Il Consiglio dei ministri si è riunito alle ore 18.10 a Palazzo Chigi, sotto la presidenza del Presidente del Consiglio Matteo Renzi. Segretario il Sottosegretario alla Presidenza del Consiglio dei ministri Claudio De Vincenti.

Disposizioni urgenti per il settore creditizio

Il Consiglio dei ministri ha approvato un decreto legge che contiene alcune norme procedimentali volte a agevolare la tempestiva ed efficace implementazione delle procedure di risoluzione di Cassa di risparmio di Ferrara S.p.A, Banca delle Marche S.p.A, Banca popolare dell’Etruria e del Lazio – Società cooperativa e Cassa di risparmio della Provincia di Chieti S.p.A.
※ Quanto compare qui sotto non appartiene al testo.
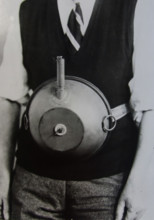 Cecil Vandepeer Clarke wearing an early version of the limpet mine on a keeper plate, c1939.  Creator: British Government.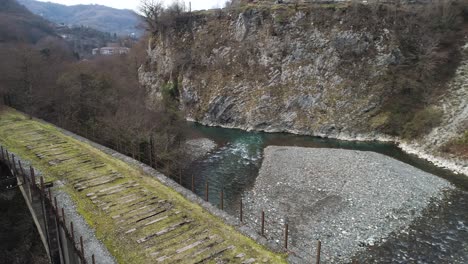 old bridge over a river in a mountain valley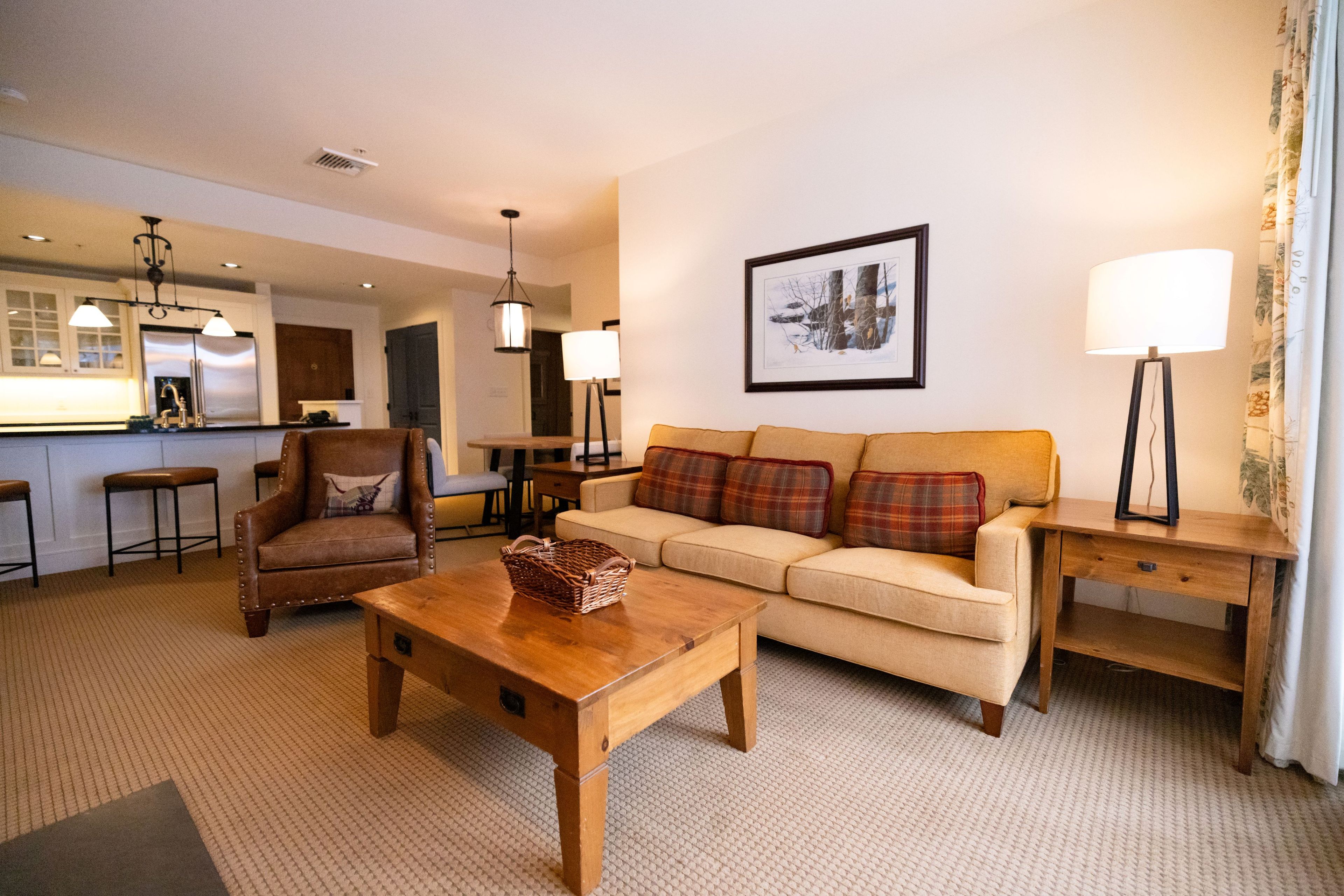A living room with a sofa, armchair, wooden coffee table, and a lamp.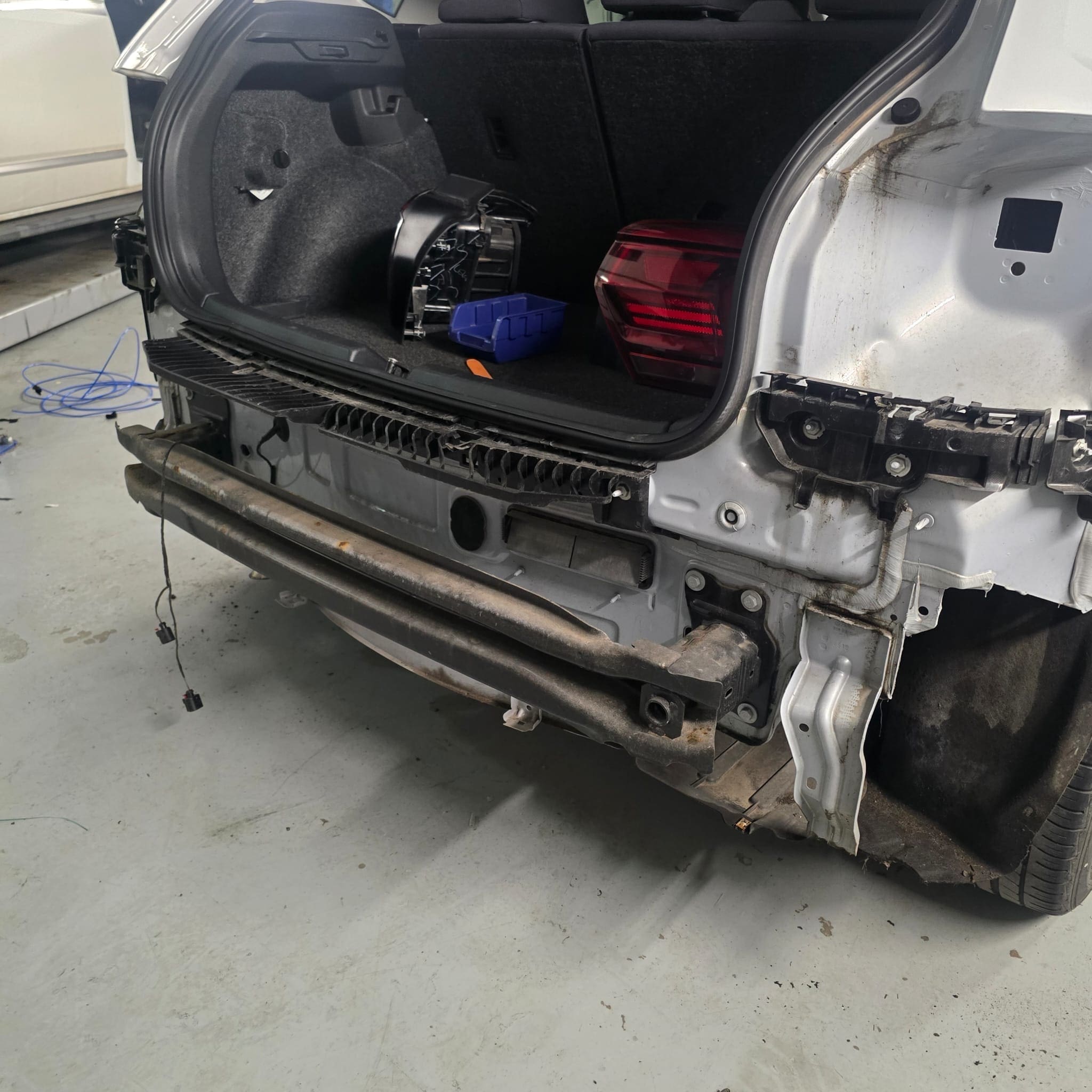Close-up of VW Polo rear sensor head sitting flush with bumper surface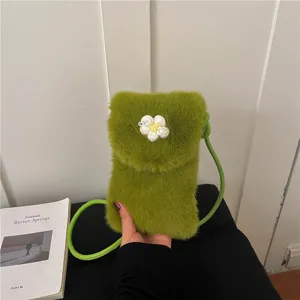 Detail view of green plush phone bag featuring cute handmade crochet flower and crossbody strap.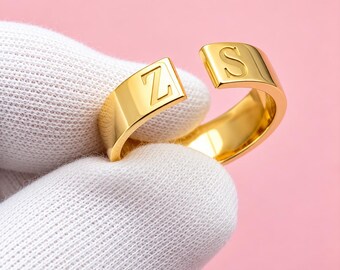 Puede incluir: Un anillo abierto de tono dorado con acabado pulido, que presenta la letra Z grabada en un extremo y la letra S en el otro. La banda tiene una superficie lisa y plana, con un diseño ancho y abierto que permite ajustar su tamaño.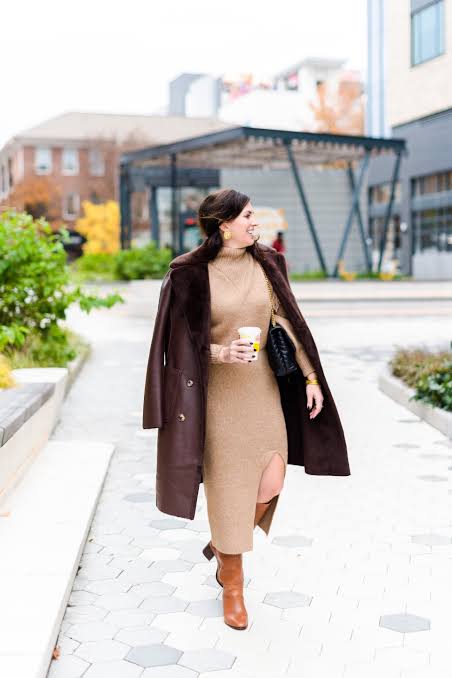 Brown Faux Fur Trimmed Coat Over Beige Knit Dress for Winter Sophistication — Dressy Winter Outfits 2027
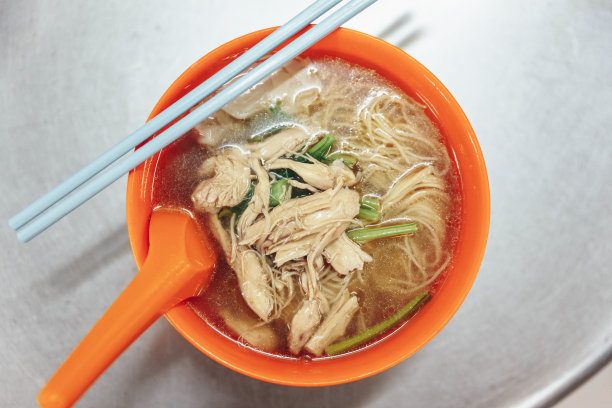 马来西亚吉隆坡的手工面条，里面有汤、鸡肉和肉汤。素材图片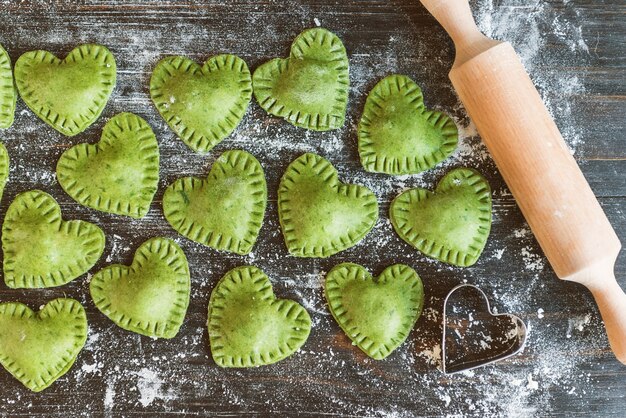 Raviolis verts en forme de coeur sur une surface en bois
Il provvedimento consente di dare continuità all’attività creditizia – e ai rapporti di lavoro – tutelando pienamente i correntisti.
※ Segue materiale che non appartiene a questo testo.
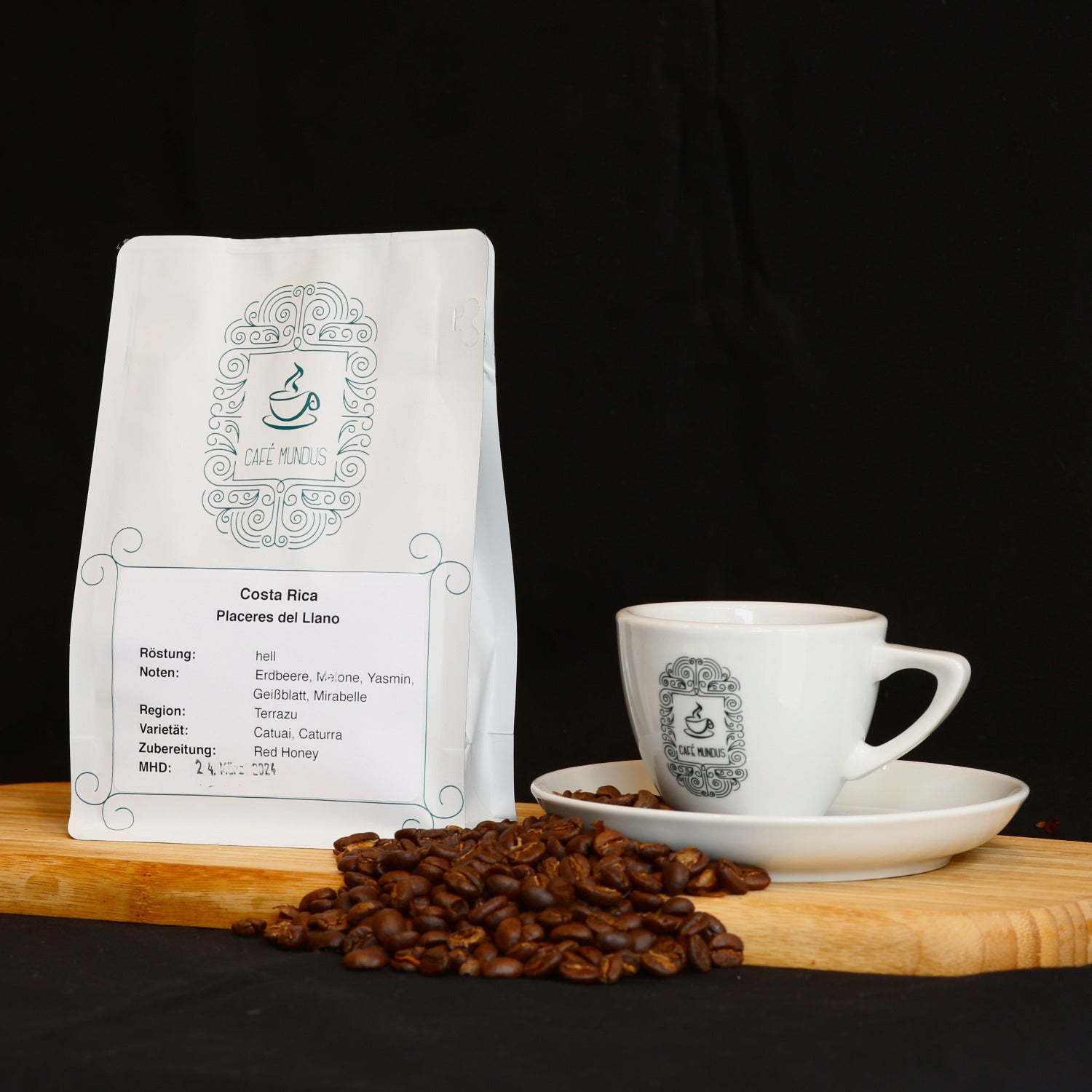 Eine weiße 250g-Tüte Costa Rica Kaffee aus der Rösterei Mundus in Düren auf einem hölzernen Tablett neben einer Kaffeetasse aus dem zugehörigen Café und einigen Kaffeebohnen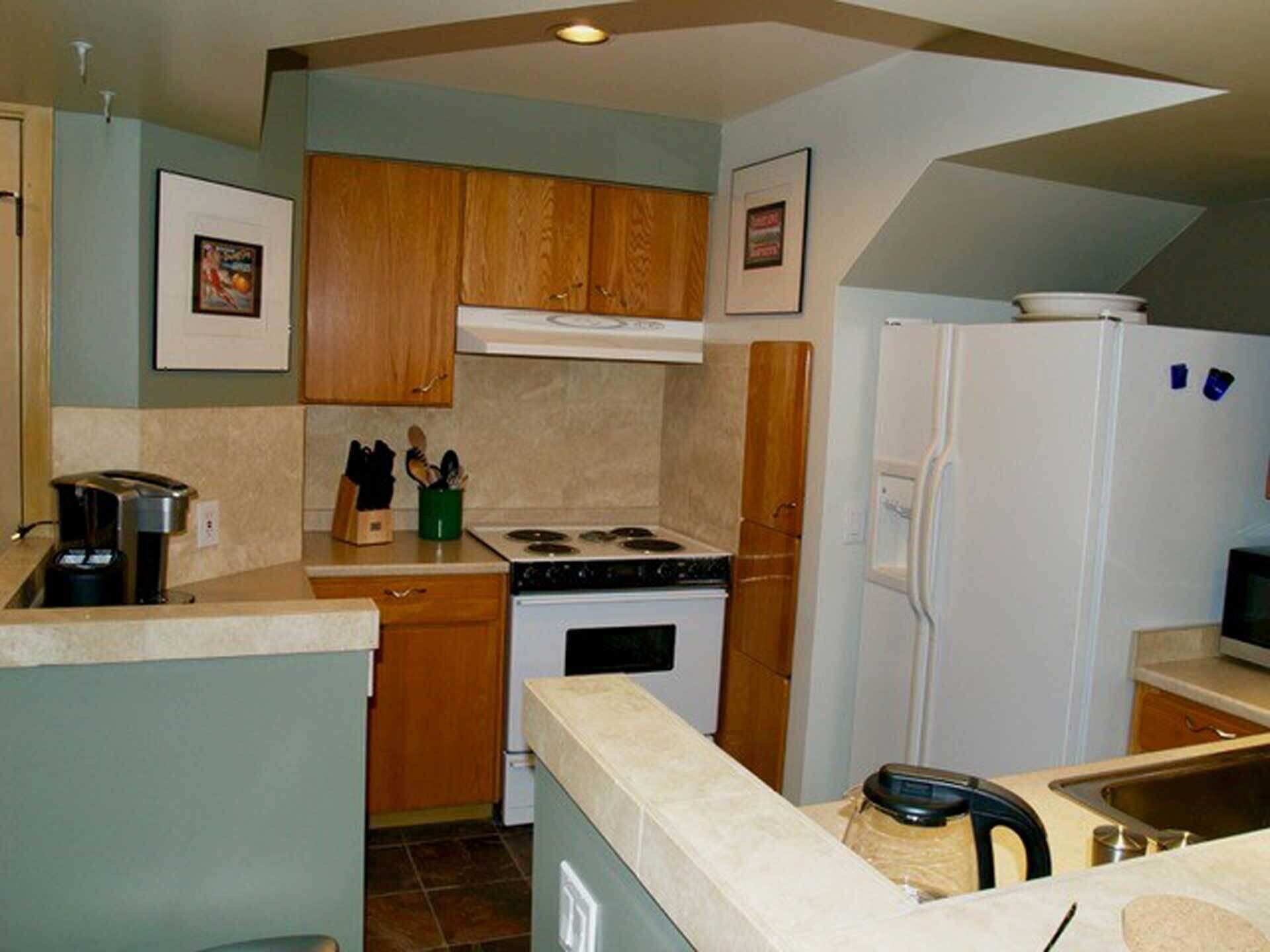 A compact kitchen with wooden cabinets, a stove, a refrigerator, and a coffee maker.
Il decreto legge è volto a:

  • costituire tempestivamente le nuove banche (banche-ponte) contemplate dai provvedimenti di avvio della risoluzione delle banche in questione;
  • definire un quadro normativo certo sulle modalità con cui saranno raccolti i contributi da parte del settore bancario al Fondo di risoluzione nazionale successivamente all’integrale avvio del Meccanismo di risoluzione unico;
  • definire le modalità per l’applicazione alle nuove banche della disciplina fiscale in materia di imposte differite attive già in vigore per tutti gli istituti di credito.

Il decreto legge non prevede alcuna forma di finanziamento o supporto pubblico alle banche in risoluzione o al Fondo nazionale di risoluzione.

Il presente decreto legge è in vigore dal 23 novembre 2015.